1. Field of the Invention
The present invention relates generally to laser beams and more particularly to methods and apparatus for concentrating the energy of laser diode beams.
2. Description of the Related Art
Semiconductor laser diodes have a very small emitting aperture (typically about one micron by 200 microns) that is in the same plane as their diode junction. They also have a considerably greater beam divergence (the angle between opposite beam edges) than other lasers. A typical divergence parallel to the diode junction (the "slow plane") is 10 degrees and a typical divergence normal to the diode junction (the "fast plane") is 40 degrees. In relation to its own propagation axis, a laser diode beam can be said to define a numerical aperture along a slow axial beam plane (initially, the junction plane) and a greater numerical aperture along a fast axial beam plane (initially, orthogonal to the diode plane).
Multiple laser diodes are fabricated in bars and arrays which can contain hundreds of spaced diodes which produce a considerable total output power, e.g., 20-30 watts. Even though laser diodes are efficient, the removal of dissipated power is an important issue in such structures.
If the laser diode output is to be used in a fiber optic system, the laser diode's active light-emitting aperture must be coupled to the light-carrying core of the optical fiber. Because optical fiber cores and the laser diode's light-emitting aperture are both measured in microns, precise mechanical alignment becomes critical. Coupling techniques typically involve the use of short focal length microlenses because of the high divergence of laser diode beams and the small diameter of optical fibers.
For example, U.S. Pat. No. 5,127,068 describes an apparatus for coupling a multiple emitter laser diode to a multimode optical fiber. It includes the use of a cylindrical microlens, such as a small diameter optical fiber, to collimate the laser diode output emissions. The collimation is performed in the high divergence axis of the laser diode, and the diameter of the optical fiber used as the microlens is chosen to roughly equal that of the coupled fiber.
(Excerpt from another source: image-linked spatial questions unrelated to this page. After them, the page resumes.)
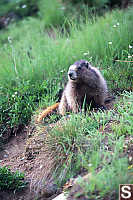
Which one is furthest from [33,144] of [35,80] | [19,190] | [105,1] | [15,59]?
[105,1]

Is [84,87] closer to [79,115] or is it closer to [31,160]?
[79,115]

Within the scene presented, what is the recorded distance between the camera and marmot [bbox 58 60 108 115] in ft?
14.8

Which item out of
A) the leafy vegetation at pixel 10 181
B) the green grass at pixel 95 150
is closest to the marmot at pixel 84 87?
the green grass at pixel 95 150

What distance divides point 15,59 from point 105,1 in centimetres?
381

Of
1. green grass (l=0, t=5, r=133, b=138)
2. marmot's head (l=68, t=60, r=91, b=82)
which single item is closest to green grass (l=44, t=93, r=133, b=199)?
marmot's head (l=68, t=60, r=91, b=82)

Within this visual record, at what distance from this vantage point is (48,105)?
496cm

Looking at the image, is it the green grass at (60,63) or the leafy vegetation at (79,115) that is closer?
the leafy vegetation at (79,115)

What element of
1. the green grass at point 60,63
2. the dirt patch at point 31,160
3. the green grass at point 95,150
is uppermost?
the green grass at point 60,63

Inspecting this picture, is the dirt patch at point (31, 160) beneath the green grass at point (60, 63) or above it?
beneath

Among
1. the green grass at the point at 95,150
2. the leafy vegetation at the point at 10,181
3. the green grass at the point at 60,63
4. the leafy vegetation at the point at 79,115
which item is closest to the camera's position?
the green grass at the point at 95,150

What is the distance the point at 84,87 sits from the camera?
4574mm

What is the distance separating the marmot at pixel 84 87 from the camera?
4516 mm

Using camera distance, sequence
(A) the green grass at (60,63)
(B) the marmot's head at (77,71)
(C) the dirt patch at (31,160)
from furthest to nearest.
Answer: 1. (A) the green grass at (60,63)
2. (B) the marmot's head at (77,71)
3. (C) the dirt patch at (31,160)

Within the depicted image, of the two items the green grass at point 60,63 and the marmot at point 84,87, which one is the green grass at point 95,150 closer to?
the marmot at point 84,87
In an embodiment described in the patent, an optical fiber array is coupled to a diode bar having a plurality of spaced laser diode emitters. Each fiber of the fiber array is spaced to match the diode spacing of the diode bar, and the microlens optical fiber is arranged between the diode bar and the fiber array and oriented to extend along the length of the laser diode bar. The fibers of the array have a 250 micron diameter. The microlens is also a 250 micron diameter fiber, spaced approximately 50 microns from the laser diode emitting surface and about 300 microns from the ends of the coupled optical fibers. Spacings this small present difficult alignment problems but are necessary because of the short focal length microlens dictated by the coupling structure. The described coupling structure also requires that a separate output optical fiber be added for each additional laser diode in the diode bar.
When used as a cylindrical lens, an optical fiber having a circular cross section provides a circular focusing shape. U.S. Pat. No. 5,080,706 describes a method of forming cylindrical microlenses having other optically desirable focusing shapes, e.g., elliptical and hyperbolic. These shapes offer better focusing properties but such cylindrical microlenses must still have very short focal lengths when used to focus laser diode beams.
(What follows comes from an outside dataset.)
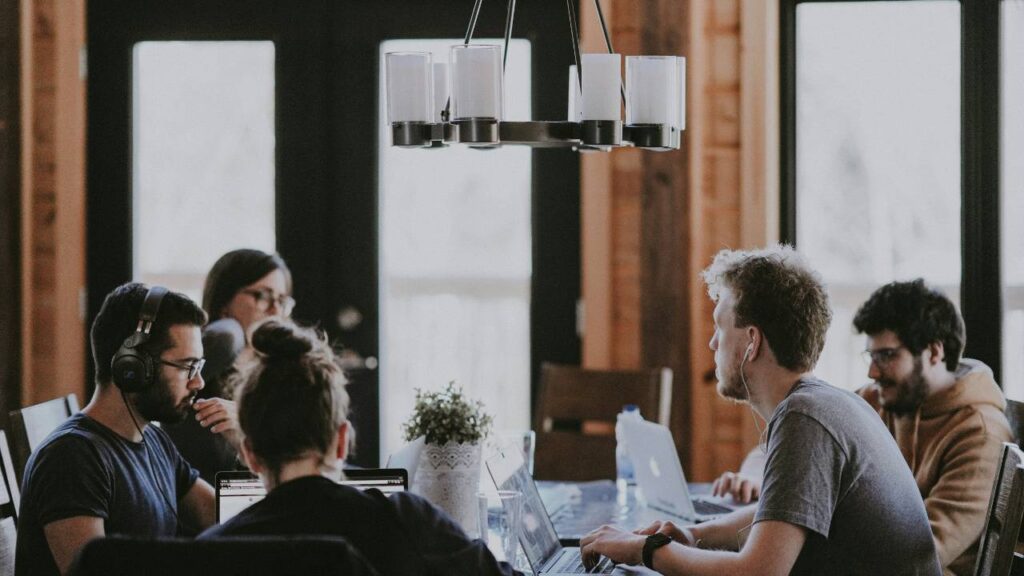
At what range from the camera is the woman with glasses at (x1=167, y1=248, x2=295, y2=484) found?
2777 mm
The characteristics of parabolic and elliptical reflecting surfaces are well known in the optical art. A first example of the use of an off-axis parabolic or elliptical reflecting surface, i.e., an asymmetric portion of a parabolic or elliptical shape, to focus electromagnetic radiation is disclosed in U.S. Pat. No. 4,325,633. A second example is disclosed in U.S. Pat. No. 5,155,354 which is assigned to Santa Barbara Research Center, the assignee of the present invention.